(Atas Nama) Pendidikan Mental
Oleh: Rizka Amalia Shofa
Menjelang tahun
2015 yang bersamaan dengan belum lama berakhirnya masa OSPEK, ternyata masa
yang sering digadang-gadang sebagai masa orientasi belum berhasil membawa nilai
orientasi seutuhnya. Dalam Kamus Besar Bahasa Indonesia, orientasi diartikan
sebagai peninjauan untuk menentukan sikap. Kesadaran tentang makna orientasi
sesungguhnya sudah mulai tumbuh di banyak kampus. Tak sedikit kampus yang
membuat aturan-aturan baru dalam pelaksanaan OSPEK. Kegiatan fisik yang pada
tahun-tahun sebelumnya memicu kekerasan dan senioritas mulai diminimalisir.
Namun ternyata
kebijakan yang diambil banyak kampus belum membawa dampak besar pada model
OSPEK. Senioritas yang sudah menjadi budaya dan mengakar adalah masalah yang
masih harus dipikirkan dan ditindak secara tegas. Tugas kampus tak berhenti
pada pembuatan kebijakan baru tentang OSPEK, tetapi juga mengadakan dialog
dengan para senior –yang justru sering diambil alih alumni yang merasa masih
memiliki ikatan-.
Kegiatan fisik
yang sering mengatasnamakan pendidikan mental nyatanya tak berhenti pada push
up dan lari, tetapi mulai keluar dari nilai memanusiakan manusia yang
justru identik dengan pendidikan. Masih banyaknya tindak kekerasan dan
perintah-perintah senior yang tak manusiawi menandakan bergesernya pemahaman
tentang nilai pendidikan dan juga lemahnya pengawasan dari kampus.
Saya teringat
obrolan dengan seorang teman tentang kekerasan berkedok pendidikan mental.
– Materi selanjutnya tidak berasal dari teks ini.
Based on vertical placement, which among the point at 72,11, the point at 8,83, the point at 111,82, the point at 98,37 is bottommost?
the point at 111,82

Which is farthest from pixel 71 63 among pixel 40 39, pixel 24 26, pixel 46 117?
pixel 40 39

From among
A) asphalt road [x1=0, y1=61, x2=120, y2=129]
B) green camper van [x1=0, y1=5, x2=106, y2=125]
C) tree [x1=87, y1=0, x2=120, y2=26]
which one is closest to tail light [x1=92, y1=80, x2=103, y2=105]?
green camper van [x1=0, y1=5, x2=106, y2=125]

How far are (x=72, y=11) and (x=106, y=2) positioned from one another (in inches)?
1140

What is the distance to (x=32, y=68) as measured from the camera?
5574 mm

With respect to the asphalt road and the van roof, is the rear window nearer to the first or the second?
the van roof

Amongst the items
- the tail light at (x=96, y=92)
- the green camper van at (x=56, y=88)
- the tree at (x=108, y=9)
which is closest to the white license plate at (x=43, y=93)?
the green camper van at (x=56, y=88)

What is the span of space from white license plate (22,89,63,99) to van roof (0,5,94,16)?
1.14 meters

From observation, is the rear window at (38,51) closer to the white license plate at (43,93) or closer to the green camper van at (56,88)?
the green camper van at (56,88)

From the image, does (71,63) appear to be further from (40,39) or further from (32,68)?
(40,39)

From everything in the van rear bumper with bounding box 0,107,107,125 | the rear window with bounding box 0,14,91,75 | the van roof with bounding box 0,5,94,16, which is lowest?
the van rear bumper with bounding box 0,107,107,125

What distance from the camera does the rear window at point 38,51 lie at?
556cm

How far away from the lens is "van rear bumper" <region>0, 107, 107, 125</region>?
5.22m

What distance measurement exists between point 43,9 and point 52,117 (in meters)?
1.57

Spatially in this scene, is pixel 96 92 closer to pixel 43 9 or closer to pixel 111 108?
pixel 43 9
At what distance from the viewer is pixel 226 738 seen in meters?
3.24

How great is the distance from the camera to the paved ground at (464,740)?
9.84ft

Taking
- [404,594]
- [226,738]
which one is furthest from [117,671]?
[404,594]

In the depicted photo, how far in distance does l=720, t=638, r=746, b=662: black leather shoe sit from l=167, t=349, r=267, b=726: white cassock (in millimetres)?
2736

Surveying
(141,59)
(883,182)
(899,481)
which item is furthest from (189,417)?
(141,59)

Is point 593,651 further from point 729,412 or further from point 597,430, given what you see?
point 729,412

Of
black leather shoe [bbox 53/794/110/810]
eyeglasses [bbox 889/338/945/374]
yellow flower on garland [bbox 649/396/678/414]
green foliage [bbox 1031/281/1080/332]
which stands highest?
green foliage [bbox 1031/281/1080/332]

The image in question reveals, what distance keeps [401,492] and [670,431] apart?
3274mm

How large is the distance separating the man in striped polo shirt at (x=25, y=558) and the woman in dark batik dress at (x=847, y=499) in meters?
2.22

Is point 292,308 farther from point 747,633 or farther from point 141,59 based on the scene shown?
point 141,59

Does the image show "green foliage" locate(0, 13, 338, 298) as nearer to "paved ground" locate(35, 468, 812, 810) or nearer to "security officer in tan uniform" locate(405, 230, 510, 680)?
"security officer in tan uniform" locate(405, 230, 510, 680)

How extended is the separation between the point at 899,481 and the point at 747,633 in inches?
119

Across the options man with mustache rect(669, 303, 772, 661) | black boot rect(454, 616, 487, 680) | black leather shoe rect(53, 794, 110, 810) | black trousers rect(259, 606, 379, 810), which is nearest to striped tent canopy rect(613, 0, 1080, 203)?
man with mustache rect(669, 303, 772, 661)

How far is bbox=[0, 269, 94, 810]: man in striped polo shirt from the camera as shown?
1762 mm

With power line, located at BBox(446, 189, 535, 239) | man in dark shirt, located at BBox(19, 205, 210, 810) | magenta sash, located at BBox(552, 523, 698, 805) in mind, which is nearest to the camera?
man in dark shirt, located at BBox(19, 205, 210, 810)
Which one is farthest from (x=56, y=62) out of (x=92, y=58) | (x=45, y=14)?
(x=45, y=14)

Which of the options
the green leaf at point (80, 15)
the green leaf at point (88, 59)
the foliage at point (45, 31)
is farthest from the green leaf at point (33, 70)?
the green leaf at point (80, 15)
Saat
senior memerintahkan seorang mahasiswa baru untuk melakukan aktivitas yang
dianggap tak pantas, lalu si mahasiswa baru tak terima, justru ia akan dianggap
tak memiliki mental baja. Ia dianggap gagal dalam pendidikan mental dan
memiliki mental lemah. Padahal sesungguhnya, justru jika mahasiswa baru (yang
berperan sebagai junior) melakukan segala perintah senior tanpa perlindungan
diri (dapat berupa penolakan karena menganggap perintah senior tak manusiawi),
ia adalah bagian dari gagalnya pendidikan mental. Ia yang sesungguhnya
bermental lemah karena tak berani bertindak tuk melindungi dirinya sendiri.
Jika senior masih
menganggap junior yang menolak perlakuan kasar adalah bagian dari gagalnya
pendidikan mental, maka sesungguhnya sang senior lupa akan nilai pendidikan,
memanusiakan manusia. Hal ini tentu menimbulkan pertanyaan tentang tujuan
diadakannya kegiatan fisik berujung kekerasan. Masa orientasi yang harusnya
dapat melahirkan generasi yang siap berjuang dan menjadi orang berpendidikan,
justru terancam. Para mahasiswa baru sudah dicekoki dengan pemahaman pendidikan
yang jomplang bahkan menyimpang.
Rusaknya pemahaman
sesungguhnya berakar dari para senior yang lupa akan esensi pendidikan dan
orientasi. Bukan hal asing jika kita mengetahui sesungguhnya segala kegiatan
fisik pada masa orientasi hanya sekadar budaya yang tak jelas dasarnya. Kekerasan
dan tindakan tak umum tersebut hanyalah budaya bodhong yang terus dilakukan
karena tak rela dihentikan. Alasan yang sering dipakai tak pernah jauh dari
penguatan dan pengujian mental. Mereka ingin memiliki junior yang ‘tahan
banting’. Sayangnya para senior lupa bahwa mereka juga membutuhkan junior yang
paham makna pendidikan orientasi secara utuh dan tak menafsirkan hanya untuk
membenarkan hal yang sudah biasa terjadi.
Pemahaman tentang
pendidikan mental harus diubah. Sekalipun bertujuan penguatan mental, cara yang
dipakai harus bernilai memanusiakan manusia. Kita tak boleh menyebutnya sebagai
pendidikan jika nilai tersebut membias dan luntur.